§ **Your instructions**:
Could you reproduce the stretch of the Nashville luncheon speech from "It is my great" through "are popular today.", substituting "Music Row" for "Broadway"?

§ **Document segment**:
____________

Remarks by Minister Xu Xueyuan at the Luncheon of Tennessee Business Community

Nashville, August 5, 2019

Distinguished guests,

Ladies and gentlemen,

It is my great pleasure to be with you in the beautiful state of Tennessee, especially in Nashville, the capital of country music. When I was walking on Broadway last night, I was overwhelmed by the melodies of country music, and I thought of Elvis Presley’s Love Me Tender, which was popular when I was in college, and the songs of Luke Bryan, which are popular today.

Your state is well-known in China. Many Chinese people travel here every year to enjoy the spectacular Great Smoky Mountains National Park and even more enjoy sipping on a glass of Jack Daniels. More importantly, Tennessee is also home to James Sasser and Joseph Prueher, two U.S. Ambassadors to China who greatly contributed to China-U.S. relations during their tenure.

Ladies and gentlemen,

This year marks the 40th anniversary of China-U.S. diplomatic relations. In the last four decades, our two countries have scored historic achievements despite some twists and turns. This has resulted in huge benefits to the people of China and the United States, and it has helped contribute to world peace, prosperity, and stability. History has proven that both China and the United States benefit from cooperation and lose in confrontation. Cooperation and dialogue are better than friction and confrontation. Chinese President Xi Jinping and U.S. President Donald Trump met in Osaka, Japan, in June of this year and had an in-depth exchange of views on the fundamental issues concerning China-U.S. relations. They agreed to continue pursuing a China-U.S. relationship based on coordination, cooperation, and stability. They also agreed to re-start consultations on trade. These important points of consensus have sent positive messages to the world, and have been extensively applauded by the two countries and the international community.

Andrew Jackson, the 7th U.S. President, who spent most of his life in Tennessee, said, “Take time to deliberate, but when the time for action arrives, stop thinking and go in.” An important task for us right now is to implement the consensus reached by our two Presidents, expand cooperation based on mutual benefit, manage differences based on mutual respect, and ensure the growth of bilateral relations remain on the right track.

Ladies and gentlemen,

You must be following the China-U.S. economic and trade relationship very closely. It is important for us to always remember that this relationship is mutually beneficial. China and the U.S. have been each other’s most important trading partners, and the two countries also act as an important source of investment to each other. Our bilateral relationship contributes greatly to economic growth and the improvement of people’s livelihood in both countries. Last year, the two-way trade of goods and services exceeded 750 billion USD, and accumulative two-way direct investment approached 160 billion USD. According to the U.S. statistics, American exports to China supported over 1 million jobs in the U.S. and trade with China helped every American household save hundreds of USD. More specifically, let’s look at Tennessee. China is the state’s third-largest goods and services export market. In 2016 alone, exports from Tennessee to China provided over 20,000 job opportunities to the state. At present, nearly 70 Chinese companies have invested in and established their presence in Tennessee, providing nearly 4,000 jobs. And these figures could have been much bigger if it were not for the trade war.

____________

§ **Supplied records**:
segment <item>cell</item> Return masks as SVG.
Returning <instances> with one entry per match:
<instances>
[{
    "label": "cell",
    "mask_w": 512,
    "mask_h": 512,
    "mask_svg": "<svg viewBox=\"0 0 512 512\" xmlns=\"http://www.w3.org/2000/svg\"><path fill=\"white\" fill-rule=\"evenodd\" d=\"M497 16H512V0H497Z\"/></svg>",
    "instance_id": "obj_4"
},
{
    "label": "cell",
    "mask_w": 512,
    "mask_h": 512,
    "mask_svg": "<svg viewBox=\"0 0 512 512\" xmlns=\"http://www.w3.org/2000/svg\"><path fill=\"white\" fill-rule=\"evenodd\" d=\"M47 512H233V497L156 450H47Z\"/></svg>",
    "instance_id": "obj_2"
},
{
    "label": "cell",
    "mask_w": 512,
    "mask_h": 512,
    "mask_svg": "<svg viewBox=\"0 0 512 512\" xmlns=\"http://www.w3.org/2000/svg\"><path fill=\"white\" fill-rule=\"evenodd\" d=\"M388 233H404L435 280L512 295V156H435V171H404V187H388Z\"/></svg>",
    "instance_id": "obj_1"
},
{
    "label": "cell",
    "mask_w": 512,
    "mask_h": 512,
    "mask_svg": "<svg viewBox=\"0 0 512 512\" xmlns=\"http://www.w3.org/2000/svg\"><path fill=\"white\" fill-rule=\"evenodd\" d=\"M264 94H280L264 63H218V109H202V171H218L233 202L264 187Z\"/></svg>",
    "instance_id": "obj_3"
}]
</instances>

____________

§ **Solution for this task**:
It is my great pleasure to be with you in the beautiful state of Tennessee, especially in Nashville, the capital of country music. When I was walking on Music Row last night, I was overwhelmed by the melodies of country music, and I thought of Elvis Presley’s Love Me Tender, which was popular when I was in college, and the songs of Luke Bryan, which are popular today.